As you’d expect, we run a massive internal SharePoint system at Microsoft. It contains 250,000 site collections and 36 terabytes of data – growing at the rate of 1 terabyte every three months (yup, that’s the equivalent of 300,000 extra 1MB documents every month). The impact of that growth was not just storage cost – it is also search speed and search relevance (if you’re searching a gazillion out-of-date documents, it makes it harder to find the one you really want).
The Microsoft IT Team, who keep it all running, have implemented a SharePoint governance and lifecycle management system, to help meet the information standards for the business, as well as reduce cost and improve the search experience. And then written a great Technical Case Study to share their experiences. I thought it worth sharing because I know that education users of SharePoint are grappling with similar issues, as they develop SharePoint usage out from an IT department to institution-wide.
Policies for SharePoint site lifecycle management
There were four key policies implemented, which helped bring the system under better control:
Site classification. Sites must assign and maintain site information classification, information security classification, and ownership. Eg Team sites must have one full-time employee site owner and two administrators at all times.
Site lifecycle management of expired/abandoned sites. Sites expire one year after creation and must be renewed annually. Sites that have no activity over a period of six months are considered abandoned and are subject to decommission.

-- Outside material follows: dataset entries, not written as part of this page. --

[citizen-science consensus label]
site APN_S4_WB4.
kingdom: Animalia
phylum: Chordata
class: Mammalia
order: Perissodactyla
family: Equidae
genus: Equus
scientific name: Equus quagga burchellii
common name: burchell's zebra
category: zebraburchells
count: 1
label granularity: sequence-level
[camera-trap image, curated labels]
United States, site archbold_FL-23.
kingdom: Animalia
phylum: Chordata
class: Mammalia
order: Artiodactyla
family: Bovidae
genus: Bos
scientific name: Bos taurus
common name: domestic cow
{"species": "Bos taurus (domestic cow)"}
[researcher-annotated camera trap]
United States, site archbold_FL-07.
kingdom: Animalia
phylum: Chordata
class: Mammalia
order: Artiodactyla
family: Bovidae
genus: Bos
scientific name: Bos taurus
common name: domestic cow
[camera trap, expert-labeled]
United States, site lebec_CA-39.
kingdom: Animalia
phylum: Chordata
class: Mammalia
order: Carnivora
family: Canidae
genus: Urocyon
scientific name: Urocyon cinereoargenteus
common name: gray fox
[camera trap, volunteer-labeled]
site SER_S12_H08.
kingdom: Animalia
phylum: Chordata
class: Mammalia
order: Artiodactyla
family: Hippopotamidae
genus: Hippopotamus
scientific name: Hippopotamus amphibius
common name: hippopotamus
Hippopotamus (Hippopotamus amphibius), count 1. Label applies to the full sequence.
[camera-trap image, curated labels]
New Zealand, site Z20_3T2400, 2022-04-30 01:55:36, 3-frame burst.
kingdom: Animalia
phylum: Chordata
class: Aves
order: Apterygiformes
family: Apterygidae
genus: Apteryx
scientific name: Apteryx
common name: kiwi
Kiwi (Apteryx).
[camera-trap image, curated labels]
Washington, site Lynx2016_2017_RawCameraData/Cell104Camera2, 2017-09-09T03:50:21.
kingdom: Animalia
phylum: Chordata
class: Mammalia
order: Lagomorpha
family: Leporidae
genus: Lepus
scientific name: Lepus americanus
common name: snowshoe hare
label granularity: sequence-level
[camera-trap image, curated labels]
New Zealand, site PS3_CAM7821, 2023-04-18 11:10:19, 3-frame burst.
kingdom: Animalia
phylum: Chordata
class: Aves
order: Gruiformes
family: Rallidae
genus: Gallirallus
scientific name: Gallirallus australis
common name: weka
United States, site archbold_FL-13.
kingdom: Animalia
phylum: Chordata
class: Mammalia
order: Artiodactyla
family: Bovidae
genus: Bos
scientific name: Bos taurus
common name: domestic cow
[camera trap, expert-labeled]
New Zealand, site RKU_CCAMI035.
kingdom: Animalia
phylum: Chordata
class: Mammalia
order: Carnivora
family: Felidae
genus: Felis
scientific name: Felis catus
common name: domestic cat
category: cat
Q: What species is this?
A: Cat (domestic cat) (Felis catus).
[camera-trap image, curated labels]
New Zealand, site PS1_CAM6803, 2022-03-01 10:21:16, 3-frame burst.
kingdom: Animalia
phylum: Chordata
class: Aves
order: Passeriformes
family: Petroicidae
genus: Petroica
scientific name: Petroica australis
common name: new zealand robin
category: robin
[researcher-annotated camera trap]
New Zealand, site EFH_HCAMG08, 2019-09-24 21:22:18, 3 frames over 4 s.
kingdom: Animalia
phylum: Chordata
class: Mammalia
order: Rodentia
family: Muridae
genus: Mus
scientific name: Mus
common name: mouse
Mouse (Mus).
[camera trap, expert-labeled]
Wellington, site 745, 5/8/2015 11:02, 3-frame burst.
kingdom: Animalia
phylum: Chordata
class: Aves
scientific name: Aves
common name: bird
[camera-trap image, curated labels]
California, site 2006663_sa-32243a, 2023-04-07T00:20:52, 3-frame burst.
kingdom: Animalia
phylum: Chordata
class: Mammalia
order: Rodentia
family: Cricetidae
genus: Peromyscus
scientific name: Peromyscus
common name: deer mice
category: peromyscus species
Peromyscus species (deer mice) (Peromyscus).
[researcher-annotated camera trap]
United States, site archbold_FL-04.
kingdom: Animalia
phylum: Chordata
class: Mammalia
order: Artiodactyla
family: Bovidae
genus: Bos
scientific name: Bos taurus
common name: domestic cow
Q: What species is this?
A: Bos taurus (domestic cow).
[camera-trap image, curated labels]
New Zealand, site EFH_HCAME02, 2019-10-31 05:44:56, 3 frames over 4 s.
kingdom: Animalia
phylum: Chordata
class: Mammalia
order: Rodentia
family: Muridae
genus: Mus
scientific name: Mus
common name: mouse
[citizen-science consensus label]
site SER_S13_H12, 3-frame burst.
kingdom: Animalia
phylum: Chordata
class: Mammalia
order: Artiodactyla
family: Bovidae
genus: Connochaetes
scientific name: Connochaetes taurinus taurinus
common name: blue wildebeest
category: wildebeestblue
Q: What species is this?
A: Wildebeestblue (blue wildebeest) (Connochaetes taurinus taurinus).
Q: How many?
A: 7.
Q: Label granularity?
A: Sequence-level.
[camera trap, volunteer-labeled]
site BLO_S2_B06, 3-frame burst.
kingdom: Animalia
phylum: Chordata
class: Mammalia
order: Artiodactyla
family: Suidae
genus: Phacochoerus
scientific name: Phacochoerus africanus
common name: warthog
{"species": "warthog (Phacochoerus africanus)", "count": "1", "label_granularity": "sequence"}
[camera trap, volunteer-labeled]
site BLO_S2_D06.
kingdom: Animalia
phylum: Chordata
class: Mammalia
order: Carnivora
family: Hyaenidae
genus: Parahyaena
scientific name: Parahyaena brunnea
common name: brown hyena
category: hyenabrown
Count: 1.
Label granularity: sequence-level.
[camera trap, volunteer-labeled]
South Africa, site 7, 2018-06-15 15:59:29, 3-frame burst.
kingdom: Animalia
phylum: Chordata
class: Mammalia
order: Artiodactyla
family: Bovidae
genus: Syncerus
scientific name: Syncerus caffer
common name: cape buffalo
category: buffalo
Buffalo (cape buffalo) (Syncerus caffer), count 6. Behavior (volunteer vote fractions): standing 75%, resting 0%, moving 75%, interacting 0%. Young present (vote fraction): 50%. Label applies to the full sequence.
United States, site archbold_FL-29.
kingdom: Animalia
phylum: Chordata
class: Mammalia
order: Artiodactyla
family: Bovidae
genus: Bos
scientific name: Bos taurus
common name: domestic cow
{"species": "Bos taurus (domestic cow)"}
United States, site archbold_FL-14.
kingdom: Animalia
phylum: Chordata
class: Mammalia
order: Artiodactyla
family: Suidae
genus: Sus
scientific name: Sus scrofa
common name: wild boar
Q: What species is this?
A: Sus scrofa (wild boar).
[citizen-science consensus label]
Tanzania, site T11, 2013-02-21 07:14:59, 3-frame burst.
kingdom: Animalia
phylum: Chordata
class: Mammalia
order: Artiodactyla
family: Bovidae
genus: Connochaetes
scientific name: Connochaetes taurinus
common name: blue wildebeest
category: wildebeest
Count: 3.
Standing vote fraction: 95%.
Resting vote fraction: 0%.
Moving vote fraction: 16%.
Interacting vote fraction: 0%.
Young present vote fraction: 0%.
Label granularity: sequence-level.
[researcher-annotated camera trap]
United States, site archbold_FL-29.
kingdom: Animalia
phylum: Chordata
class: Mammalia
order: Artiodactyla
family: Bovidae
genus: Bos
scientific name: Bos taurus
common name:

Site storage and quota management. Depending on the hosting environment, storage quota limits range from 2 gigabytes (GB) to 100 GB, depending on the type of sites and hosting options. SharePoint libraries and lists are not to exceed 5,000 items. Sites are backed up daily and recoverable up to 14 days.
Customization and server-side access. For most of the standard SharePoint-hosted services offerings, MSIT neither allows server-side access or server-side configuration changes by users, nor does it allow most third-party plug-ins, site customizations, new features, or additions.
Although our IT environment is very different to an average education user, there is some really useful implementation advice in the IT Showcase case study – for example, in the way that we’ve tagged all SharePoint sites with an Information Classification – something that could be ideal for categorising sets of data in an education SharePoint system (see right).
There’s also interesting insight into the way that sites are categorised for traffic – with ‘heavy hitters’ categorised when they reach more than 100,000 hits a day, or consuming more than 10GB of memory.